### Data shown

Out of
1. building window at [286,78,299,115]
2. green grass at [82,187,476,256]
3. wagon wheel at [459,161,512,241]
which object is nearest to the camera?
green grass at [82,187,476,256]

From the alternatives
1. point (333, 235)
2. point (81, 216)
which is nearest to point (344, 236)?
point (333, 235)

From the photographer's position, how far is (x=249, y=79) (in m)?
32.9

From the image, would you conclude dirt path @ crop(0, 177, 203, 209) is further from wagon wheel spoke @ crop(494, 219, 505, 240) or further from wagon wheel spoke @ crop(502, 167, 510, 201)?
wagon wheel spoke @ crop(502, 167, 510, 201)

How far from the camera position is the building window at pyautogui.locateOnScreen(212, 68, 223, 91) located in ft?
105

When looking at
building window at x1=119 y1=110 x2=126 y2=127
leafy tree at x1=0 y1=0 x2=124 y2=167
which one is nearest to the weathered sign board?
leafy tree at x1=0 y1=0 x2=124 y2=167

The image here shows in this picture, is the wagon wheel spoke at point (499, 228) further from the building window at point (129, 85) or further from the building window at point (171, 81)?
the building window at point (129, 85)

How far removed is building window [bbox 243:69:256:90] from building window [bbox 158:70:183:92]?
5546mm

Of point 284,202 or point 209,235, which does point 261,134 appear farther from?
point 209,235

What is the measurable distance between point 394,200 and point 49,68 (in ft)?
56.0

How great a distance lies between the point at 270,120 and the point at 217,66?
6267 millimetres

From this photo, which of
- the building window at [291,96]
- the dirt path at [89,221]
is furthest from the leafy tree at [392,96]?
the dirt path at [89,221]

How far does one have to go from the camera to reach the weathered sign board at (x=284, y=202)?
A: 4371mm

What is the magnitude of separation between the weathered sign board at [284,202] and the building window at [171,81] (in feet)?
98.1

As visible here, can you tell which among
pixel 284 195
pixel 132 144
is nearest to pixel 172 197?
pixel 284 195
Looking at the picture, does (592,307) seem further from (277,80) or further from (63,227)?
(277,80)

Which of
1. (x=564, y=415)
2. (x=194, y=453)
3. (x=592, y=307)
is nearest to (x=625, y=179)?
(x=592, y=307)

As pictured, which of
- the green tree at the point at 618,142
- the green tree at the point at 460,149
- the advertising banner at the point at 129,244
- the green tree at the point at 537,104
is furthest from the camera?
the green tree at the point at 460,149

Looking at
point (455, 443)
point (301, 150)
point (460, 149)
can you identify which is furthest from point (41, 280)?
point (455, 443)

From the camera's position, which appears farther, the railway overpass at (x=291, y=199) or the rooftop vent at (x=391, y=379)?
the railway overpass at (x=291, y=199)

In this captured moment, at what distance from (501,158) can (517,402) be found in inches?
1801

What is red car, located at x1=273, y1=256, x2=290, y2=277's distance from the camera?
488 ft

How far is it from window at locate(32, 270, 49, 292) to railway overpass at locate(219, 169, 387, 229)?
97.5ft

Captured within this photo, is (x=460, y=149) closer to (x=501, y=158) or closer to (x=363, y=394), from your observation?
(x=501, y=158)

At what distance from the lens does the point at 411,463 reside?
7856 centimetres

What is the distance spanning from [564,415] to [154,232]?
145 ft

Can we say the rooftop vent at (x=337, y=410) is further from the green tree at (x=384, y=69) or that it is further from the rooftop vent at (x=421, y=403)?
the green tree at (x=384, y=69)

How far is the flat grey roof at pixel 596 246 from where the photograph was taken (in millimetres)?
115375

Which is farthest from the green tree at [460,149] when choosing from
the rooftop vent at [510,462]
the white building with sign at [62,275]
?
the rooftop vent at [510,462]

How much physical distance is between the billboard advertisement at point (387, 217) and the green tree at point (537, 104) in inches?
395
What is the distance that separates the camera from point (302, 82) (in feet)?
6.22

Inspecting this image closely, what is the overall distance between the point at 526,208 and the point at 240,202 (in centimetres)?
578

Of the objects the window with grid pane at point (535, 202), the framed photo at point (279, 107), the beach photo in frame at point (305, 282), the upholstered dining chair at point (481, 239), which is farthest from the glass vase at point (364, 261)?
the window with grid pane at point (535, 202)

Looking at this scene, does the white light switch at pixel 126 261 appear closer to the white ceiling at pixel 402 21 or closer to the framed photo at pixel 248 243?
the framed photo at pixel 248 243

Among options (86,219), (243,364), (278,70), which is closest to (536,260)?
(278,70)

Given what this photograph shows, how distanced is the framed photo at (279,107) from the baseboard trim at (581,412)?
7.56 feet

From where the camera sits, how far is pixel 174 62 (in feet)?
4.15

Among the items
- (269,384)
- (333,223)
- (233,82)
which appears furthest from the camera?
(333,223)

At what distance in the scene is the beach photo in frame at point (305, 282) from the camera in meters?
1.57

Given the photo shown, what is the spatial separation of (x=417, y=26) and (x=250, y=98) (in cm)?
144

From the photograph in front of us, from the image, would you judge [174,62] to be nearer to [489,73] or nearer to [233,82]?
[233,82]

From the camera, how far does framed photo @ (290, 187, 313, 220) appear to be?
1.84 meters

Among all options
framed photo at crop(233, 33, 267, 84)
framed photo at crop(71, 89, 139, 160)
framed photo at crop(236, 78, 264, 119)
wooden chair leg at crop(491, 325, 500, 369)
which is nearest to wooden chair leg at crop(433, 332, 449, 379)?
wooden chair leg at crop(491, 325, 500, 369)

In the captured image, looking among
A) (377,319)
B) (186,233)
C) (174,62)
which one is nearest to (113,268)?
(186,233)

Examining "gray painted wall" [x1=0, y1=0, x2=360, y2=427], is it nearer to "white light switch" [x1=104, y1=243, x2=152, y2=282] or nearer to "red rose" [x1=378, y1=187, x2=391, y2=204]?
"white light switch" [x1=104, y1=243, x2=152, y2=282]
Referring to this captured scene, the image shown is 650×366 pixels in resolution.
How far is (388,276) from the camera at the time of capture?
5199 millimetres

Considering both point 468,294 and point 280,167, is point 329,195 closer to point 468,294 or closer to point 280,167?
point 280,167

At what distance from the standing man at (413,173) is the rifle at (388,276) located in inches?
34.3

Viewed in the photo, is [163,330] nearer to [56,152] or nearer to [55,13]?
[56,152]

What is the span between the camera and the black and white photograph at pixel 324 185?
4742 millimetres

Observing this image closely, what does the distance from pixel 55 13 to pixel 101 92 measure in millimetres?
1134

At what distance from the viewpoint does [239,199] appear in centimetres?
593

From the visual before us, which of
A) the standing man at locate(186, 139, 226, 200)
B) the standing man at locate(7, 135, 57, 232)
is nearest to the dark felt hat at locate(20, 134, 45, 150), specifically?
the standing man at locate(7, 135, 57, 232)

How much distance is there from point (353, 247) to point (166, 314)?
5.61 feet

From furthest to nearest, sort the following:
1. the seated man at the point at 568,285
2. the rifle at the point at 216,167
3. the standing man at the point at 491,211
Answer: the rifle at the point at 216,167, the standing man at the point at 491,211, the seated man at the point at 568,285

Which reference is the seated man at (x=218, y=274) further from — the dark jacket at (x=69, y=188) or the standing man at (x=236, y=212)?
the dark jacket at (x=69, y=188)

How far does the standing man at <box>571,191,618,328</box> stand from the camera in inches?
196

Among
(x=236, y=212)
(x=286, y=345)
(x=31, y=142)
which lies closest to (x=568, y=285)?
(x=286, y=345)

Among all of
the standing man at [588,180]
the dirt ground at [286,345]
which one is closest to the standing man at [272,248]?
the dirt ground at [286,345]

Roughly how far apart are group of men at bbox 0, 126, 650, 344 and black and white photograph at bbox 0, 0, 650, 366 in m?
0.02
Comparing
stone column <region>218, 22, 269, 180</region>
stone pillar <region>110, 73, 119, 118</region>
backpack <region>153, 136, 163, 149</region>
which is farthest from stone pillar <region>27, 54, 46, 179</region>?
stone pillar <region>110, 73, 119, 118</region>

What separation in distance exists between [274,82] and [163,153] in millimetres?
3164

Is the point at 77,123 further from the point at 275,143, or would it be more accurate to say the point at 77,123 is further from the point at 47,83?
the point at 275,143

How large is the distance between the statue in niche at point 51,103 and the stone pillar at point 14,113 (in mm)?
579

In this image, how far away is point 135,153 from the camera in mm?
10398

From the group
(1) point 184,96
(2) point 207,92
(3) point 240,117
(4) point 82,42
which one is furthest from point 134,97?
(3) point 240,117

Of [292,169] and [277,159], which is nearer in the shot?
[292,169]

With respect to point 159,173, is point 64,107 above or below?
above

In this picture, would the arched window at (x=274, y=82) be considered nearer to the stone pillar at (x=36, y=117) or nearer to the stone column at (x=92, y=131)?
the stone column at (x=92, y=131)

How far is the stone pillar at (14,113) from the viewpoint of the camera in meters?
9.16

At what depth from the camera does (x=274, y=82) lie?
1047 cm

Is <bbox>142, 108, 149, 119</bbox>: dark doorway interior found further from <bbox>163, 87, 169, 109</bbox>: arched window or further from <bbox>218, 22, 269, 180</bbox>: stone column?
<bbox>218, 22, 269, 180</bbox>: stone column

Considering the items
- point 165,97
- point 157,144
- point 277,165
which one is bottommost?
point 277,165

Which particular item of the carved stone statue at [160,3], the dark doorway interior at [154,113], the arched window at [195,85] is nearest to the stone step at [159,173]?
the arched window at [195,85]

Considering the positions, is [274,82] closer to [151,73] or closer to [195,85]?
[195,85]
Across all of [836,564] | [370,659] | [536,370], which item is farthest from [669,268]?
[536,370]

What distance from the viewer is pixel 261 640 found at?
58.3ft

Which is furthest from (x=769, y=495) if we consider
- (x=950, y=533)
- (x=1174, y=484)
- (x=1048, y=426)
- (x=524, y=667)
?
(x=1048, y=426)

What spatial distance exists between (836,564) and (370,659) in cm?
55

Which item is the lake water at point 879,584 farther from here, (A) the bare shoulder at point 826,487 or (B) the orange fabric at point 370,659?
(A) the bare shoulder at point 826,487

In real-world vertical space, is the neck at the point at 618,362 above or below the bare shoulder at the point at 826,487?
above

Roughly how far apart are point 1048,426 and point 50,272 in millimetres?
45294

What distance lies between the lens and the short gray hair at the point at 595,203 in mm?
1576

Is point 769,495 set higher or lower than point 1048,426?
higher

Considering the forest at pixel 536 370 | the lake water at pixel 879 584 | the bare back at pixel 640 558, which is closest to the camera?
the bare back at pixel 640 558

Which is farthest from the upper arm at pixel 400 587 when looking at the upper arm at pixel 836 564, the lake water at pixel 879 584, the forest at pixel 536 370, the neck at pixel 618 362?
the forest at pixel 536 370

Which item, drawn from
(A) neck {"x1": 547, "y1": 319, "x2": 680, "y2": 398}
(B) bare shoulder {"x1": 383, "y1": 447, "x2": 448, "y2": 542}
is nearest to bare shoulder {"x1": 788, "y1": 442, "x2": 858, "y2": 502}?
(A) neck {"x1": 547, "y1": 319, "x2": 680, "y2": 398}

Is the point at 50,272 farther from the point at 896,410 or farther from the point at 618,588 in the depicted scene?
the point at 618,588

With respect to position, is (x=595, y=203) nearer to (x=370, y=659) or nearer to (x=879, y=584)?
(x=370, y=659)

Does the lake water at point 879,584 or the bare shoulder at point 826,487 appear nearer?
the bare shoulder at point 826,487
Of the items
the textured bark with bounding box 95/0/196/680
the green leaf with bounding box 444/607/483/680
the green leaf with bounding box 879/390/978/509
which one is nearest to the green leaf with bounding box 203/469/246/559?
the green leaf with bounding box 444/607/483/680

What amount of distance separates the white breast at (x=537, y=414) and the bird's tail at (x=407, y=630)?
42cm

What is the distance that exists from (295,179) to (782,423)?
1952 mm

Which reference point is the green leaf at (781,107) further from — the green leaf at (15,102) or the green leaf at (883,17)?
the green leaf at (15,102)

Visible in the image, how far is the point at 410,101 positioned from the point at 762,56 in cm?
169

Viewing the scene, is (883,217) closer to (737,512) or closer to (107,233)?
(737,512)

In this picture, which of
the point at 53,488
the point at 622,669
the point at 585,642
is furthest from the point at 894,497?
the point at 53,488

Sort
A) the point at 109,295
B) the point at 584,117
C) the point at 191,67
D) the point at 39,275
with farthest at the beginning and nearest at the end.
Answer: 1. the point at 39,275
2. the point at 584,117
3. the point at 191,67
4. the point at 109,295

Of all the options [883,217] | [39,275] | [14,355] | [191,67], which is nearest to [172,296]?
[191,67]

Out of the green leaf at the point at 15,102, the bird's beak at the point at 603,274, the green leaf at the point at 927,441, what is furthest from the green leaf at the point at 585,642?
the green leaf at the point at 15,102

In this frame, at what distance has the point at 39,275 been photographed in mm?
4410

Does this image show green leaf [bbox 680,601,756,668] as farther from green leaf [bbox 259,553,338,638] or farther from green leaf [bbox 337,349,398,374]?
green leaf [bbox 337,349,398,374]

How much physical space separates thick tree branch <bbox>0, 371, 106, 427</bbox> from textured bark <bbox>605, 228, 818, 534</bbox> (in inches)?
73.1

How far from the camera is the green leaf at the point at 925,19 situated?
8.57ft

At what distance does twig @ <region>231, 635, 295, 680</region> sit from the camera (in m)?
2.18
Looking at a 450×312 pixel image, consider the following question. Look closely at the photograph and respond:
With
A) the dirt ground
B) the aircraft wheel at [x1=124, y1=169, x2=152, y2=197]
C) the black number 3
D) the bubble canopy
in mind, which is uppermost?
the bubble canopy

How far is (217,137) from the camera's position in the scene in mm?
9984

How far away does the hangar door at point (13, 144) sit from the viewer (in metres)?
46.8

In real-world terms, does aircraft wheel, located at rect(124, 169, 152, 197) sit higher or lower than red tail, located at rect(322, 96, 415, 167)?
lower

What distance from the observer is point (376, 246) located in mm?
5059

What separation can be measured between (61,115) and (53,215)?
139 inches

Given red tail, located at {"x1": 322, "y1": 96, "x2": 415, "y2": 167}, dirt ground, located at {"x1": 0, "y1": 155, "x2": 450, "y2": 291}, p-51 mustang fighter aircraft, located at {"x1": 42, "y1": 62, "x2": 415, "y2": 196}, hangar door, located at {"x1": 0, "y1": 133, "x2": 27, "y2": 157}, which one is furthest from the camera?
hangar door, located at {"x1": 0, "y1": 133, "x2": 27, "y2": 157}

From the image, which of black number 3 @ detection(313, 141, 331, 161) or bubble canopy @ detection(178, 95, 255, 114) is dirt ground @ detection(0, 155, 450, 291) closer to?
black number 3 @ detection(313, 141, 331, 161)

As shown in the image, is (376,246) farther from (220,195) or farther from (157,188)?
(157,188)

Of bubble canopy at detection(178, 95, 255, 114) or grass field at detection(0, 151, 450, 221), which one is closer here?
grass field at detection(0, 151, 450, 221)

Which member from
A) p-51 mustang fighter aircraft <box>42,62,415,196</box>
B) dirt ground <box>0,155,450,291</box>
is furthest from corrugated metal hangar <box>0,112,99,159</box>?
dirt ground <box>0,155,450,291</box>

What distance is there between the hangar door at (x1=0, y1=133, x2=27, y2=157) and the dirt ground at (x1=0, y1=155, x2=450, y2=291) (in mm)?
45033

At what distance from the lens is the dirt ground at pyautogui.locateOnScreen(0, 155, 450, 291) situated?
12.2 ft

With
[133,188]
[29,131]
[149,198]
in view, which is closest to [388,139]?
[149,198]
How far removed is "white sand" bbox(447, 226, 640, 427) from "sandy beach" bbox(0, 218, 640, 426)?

### The problem
Which lines in the entries above contain the string "physical"? Copy out each such line, matching case exactly.

### Task solution
How much physical distance is between the billboard advertisement at point (387, 217) and the green tree at point (537, 104) in inches?
How much physical space separates thick tree branch <bbox>0, 371, 106, 427</bbox> from textured bark <bbox>605, 228, 818, 534</bbox> (in inches)?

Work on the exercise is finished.